抜粋文 ::
______________________________
この悲劇はキャリーの執筆をより一層難しくさせた。書き始めのころ、彼はびっしり三ページタイプをしたところで怒りのあまりそれをぐしゃぐしゃにし、ゴミ箱の中に突っ込んでしまった。彼は自分自身に失望した。彼の批判は――彼が女性的な見地から物事を書くことができないというのは実にまっとうな批判だった。物語全体にも彼はうんざりした。キャリー・ホワイトは苛々する人物だったし、しかもよく訓練された被害者だ。もっと悪いことにプロットの流れは極めて遅かった。つまり出来上がるであろう作品はどの雑誌に載せるにも長すぎるのである。


「私は二週間、あるいはおそらく一ヶ月も使って好きになれない小説を書き上げるような余裕はなかったんです。しかも売れそうにないとわかっているのに」とキングは自伝「小説作法」に残している。「だから私はそれを捨てたんです――だって貧しい女の子の月経問題についてかかれた本なんか誰も読みたくないじゃないですか」


翌日、タビーは洗濯室のゴミ箱を空にしようとして、三枚のくしゃくしゃの紙を見つけた。彼女はそれを手に取り、煙草の灰を払い落としてページをのばした。キングが仕事から帰ってきても、彼女はまだそれを手にしていた。


「これ、すごくいいとおもうわ」と彼女は言った。「かなりイケてると思う」
それから数週間後、タビーは夫に女性の世界を案内し、キャラクターの作り方を指南した。そしてあの有名なシャワーシーンを書かせたのである。キングは最終稿を仕上げた。


だが、30の編集者がキャリーをリジェクトした。
______________________________
(空間データセットからの抜粋)
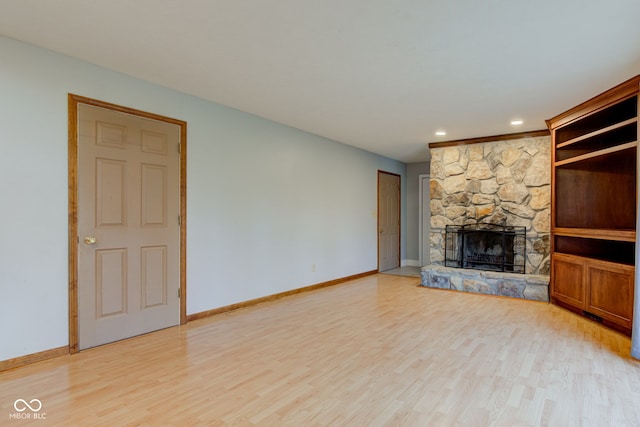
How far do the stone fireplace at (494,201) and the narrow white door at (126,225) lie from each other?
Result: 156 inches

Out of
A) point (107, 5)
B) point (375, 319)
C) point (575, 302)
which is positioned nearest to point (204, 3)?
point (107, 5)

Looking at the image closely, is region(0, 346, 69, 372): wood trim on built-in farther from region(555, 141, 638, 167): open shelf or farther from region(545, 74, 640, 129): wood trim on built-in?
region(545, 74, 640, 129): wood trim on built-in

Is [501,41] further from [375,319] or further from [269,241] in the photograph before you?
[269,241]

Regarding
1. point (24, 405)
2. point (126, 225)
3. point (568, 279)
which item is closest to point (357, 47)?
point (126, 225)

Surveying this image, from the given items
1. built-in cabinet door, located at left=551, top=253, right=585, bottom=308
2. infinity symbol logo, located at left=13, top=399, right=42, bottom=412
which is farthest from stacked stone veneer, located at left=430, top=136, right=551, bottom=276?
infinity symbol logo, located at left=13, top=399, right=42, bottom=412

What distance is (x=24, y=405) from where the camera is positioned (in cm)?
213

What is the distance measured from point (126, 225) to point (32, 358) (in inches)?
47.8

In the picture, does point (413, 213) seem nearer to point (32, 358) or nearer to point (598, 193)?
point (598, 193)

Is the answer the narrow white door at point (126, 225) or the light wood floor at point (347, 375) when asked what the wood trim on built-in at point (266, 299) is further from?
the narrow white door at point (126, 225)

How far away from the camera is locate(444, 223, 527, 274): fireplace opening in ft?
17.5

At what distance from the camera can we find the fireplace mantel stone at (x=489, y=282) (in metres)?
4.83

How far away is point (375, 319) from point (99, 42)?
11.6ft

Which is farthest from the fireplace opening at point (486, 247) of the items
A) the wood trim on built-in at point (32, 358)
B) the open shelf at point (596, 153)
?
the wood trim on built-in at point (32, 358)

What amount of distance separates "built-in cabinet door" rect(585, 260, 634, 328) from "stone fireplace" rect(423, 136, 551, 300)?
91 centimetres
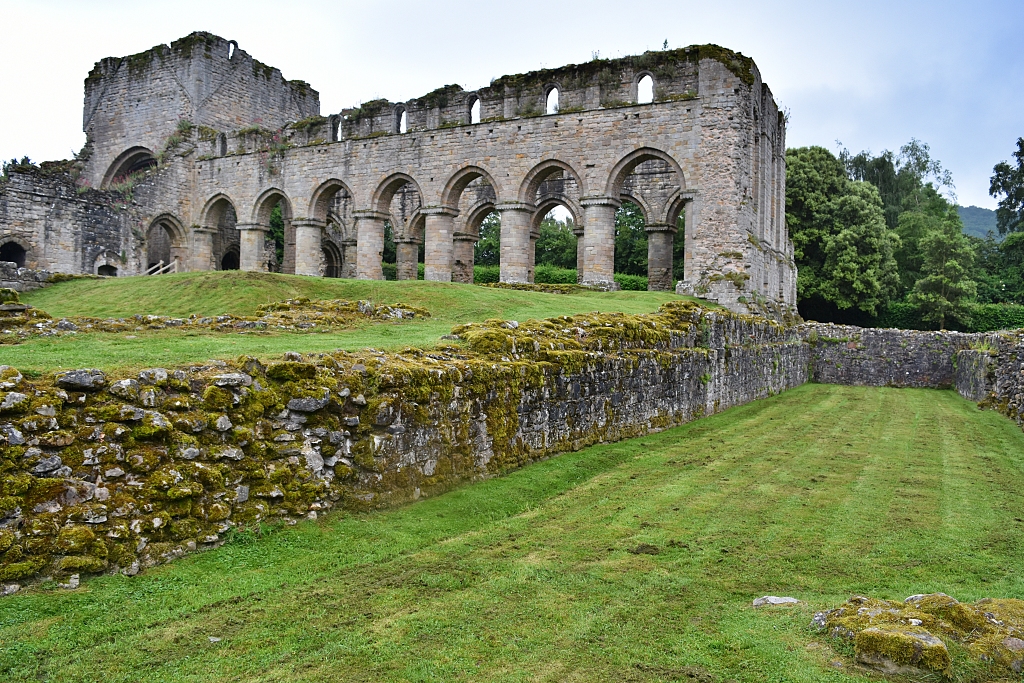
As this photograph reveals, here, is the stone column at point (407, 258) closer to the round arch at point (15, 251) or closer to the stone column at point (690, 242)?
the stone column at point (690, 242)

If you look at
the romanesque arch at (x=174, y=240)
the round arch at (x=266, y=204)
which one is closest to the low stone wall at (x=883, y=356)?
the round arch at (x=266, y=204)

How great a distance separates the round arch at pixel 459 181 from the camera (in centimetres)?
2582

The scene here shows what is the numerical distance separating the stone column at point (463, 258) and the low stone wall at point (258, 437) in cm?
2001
______________________________
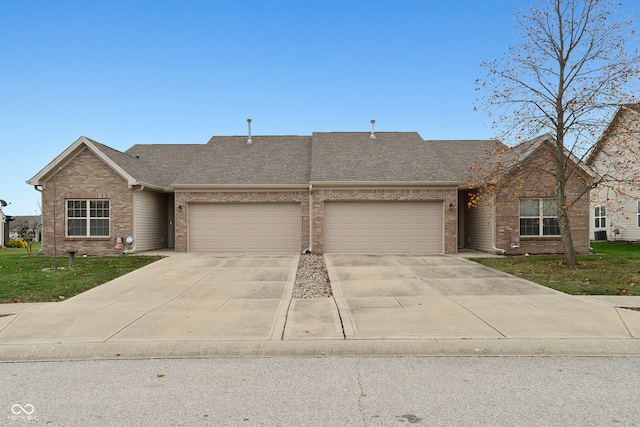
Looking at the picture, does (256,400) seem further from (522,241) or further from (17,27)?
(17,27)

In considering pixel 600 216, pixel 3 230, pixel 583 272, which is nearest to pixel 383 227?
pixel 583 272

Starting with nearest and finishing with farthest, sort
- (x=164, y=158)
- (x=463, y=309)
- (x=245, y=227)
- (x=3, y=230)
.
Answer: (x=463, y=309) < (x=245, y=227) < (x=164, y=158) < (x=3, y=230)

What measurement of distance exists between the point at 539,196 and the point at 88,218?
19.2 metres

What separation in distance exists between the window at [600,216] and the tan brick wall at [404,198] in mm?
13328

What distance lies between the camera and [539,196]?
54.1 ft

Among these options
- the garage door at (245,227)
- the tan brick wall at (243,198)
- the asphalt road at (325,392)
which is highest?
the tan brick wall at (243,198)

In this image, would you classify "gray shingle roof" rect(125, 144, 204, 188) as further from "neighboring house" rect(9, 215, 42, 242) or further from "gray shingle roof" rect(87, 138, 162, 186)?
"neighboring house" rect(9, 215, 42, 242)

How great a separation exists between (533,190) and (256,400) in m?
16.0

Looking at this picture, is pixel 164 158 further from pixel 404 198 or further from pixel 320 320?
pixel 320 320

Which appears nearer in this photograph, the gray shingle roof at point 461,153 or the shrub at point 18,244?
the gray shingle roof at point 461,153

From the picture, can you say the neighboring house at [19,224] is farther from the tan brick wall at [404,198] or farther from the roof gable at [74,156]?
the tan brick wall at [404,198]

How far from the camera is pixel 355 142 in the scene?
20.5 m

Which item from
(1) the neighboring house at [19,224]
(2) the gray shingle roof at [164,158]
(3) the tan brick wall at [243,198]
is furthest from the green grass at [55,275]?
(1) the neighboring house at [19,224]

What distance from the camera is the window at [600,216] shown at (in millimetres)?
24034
______________________________
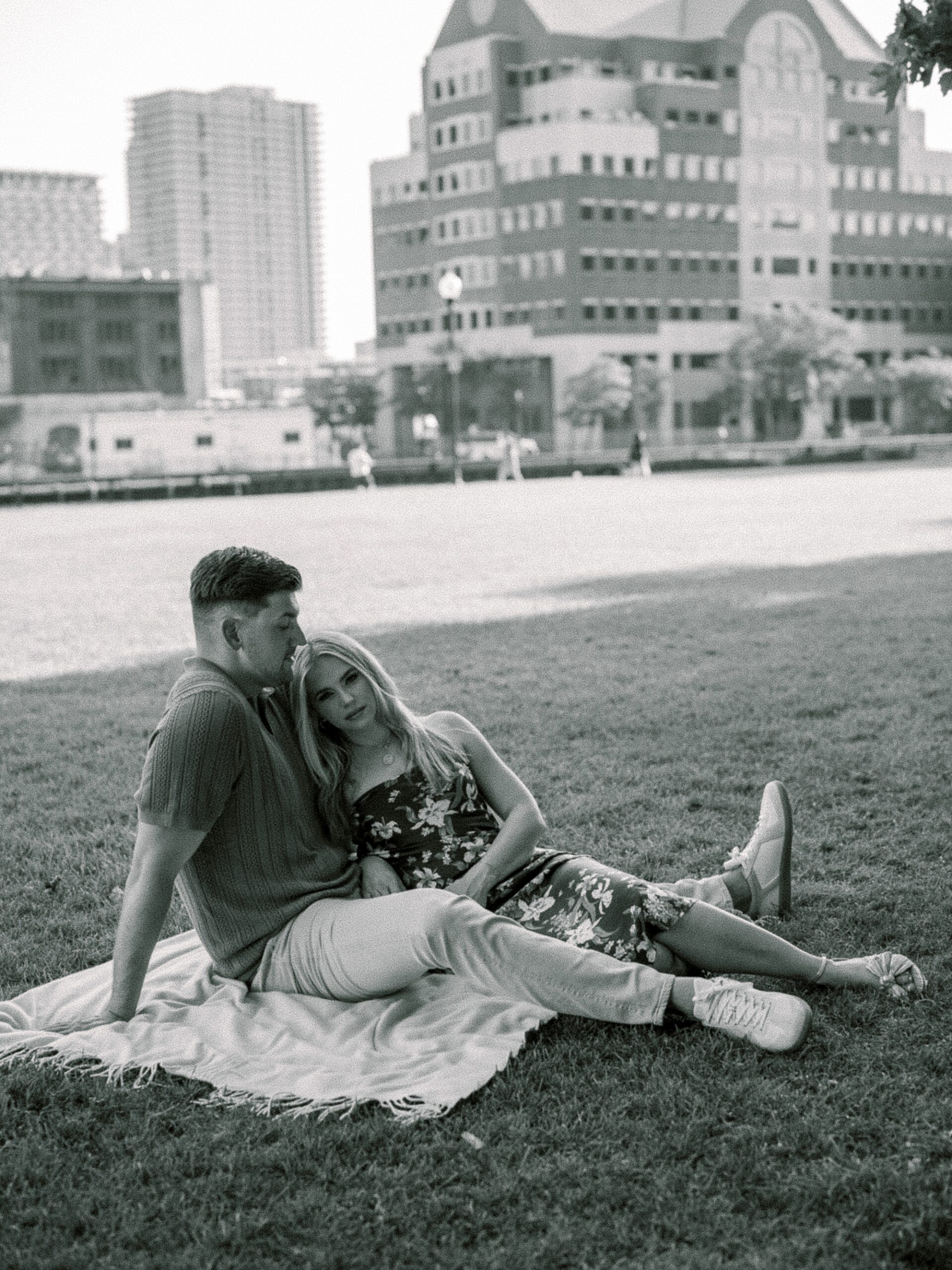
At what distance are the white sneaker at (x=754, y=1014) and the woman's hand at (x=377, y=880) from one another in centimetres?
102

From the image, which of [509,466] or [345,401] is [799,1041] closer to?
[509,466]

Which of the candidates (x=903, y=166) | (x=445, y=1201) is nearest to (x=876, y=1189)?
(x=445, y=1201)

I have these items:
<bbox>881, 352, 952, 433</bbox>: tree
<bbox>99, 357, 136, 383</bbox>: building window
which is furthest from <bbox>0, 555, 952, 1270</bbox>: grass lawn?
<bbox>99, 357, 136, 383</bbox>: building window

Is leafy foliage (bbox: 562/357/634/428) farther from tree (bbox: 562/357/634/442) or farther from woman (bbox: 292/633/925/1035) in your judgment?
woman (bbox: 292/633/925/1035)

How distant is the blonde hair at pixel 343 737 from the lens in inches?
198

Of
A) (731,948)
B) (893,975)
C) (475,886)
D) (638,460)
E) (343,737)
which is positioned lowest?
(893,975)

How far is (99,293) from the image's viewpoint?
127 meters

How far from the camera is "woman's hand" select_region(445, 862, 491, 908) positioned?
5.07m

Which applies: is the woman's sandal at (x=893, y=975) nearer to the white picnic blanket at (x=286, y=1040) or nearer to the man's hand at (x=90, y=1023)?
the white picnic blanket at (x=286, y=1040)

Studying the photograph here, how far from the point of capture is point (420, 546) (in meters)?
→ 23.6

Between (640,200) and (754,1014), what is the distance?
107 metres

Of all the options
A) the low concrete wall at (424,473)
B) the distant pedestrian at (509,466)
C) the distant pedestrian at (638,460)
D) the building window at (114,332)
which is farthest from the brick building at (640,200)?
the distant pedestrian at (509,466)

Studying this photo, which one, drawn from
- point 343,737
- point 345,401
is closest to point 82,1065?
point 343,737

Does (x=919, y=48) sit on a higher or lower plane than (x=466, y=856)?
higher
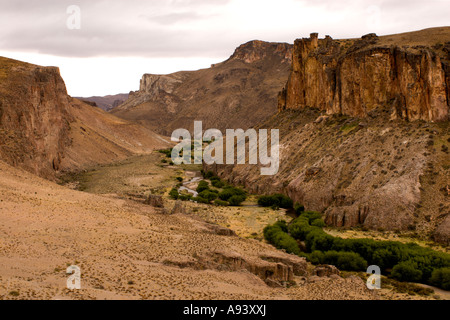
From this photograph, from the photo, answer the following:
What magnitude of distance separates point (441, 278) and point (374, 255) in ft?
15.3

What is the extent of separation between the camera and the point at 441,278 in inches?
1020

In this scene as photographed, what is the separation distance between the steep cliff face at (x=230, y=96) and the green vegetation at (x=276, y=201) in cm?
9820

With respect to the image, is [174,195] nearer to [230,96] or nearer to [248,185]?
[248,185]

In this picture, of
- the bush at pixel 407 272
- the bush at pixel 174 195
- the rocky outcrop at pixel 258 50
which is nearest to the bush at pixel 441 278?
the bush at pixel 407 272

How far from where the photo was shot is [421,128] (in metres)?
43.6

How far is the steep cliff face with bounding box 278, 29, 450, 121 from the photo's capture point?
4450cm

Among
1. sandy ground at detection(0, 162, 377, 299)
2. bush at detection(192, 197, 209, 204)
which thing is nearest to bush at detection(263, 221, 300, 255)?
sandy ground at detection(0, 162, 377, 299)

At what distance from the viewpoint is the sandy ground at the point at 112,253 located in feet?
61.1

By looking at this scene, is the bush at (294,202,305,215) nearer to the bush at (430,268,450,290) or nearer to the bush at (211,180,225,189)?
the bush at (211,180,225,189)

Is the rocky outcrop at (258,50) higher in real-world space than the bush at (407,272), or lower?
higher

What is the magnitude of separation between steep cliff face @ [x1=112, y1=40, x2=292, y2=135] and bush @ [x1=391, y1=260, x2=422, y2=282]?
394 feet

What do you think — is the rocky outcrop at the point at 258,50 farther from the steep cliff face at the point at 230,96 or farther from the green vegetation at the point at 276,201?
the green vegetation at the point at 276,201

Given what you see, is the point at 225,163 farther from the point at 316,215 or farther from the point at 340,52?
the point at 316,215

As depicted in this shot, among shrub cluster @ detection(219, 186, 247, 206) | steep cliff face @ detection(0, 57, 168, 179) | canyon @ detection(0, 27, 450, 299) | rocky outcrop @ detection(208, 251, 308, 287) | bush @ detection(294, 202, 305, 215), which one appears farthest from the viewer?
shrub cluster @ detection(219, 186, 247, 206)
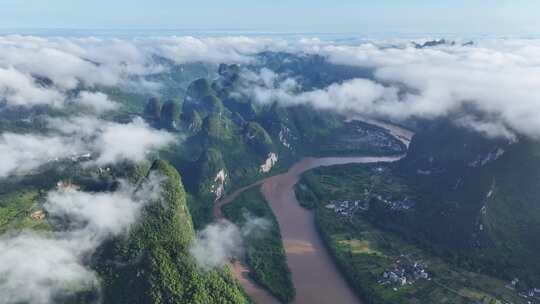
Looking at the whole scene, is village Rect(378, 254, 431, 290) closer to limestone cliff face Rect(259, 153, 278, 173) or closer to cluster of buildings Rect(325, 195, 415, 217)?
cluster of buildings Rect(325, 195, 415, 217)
______________________________
指示 ::
A. 抜粋文において、タビーが洗濯室のゴミ箱で見つけたくしゃくしゃの紙は何枚でしたか。
B. 抜粋文の「翌日、タビーは洗濯室のゴミ箱」から「だが、30の編集者がキャリーをリジェクトした。」に至るまでの部分をすべて、一字一句違えずに再掲してください。
資料は参照していただく必要はありません。

解答 ::
A. 三枚です。

B.
翌日、タビーは洗濯室のゴミ箱を空にしようとして、三枚のくしゃくしゃの紙を見つけた。彼女はそれを手に取り、煙草の灰を払い落としてページをのばした。キングが仕事から帰ってきても、彼女はまだそれを手にしていた。


「これ、すごくいいとおもうわ」と彼女は言った。「かなりイケてると思う」
それから数週間後、タビーは夫に女性の世界を案内し、キャラクターの作り方を指南した。そしてあの有名なシャワーシーンを書かせたのである。キングは最終稿を仕上げた。


だが、30の編集者がキャリーをリジェクトした。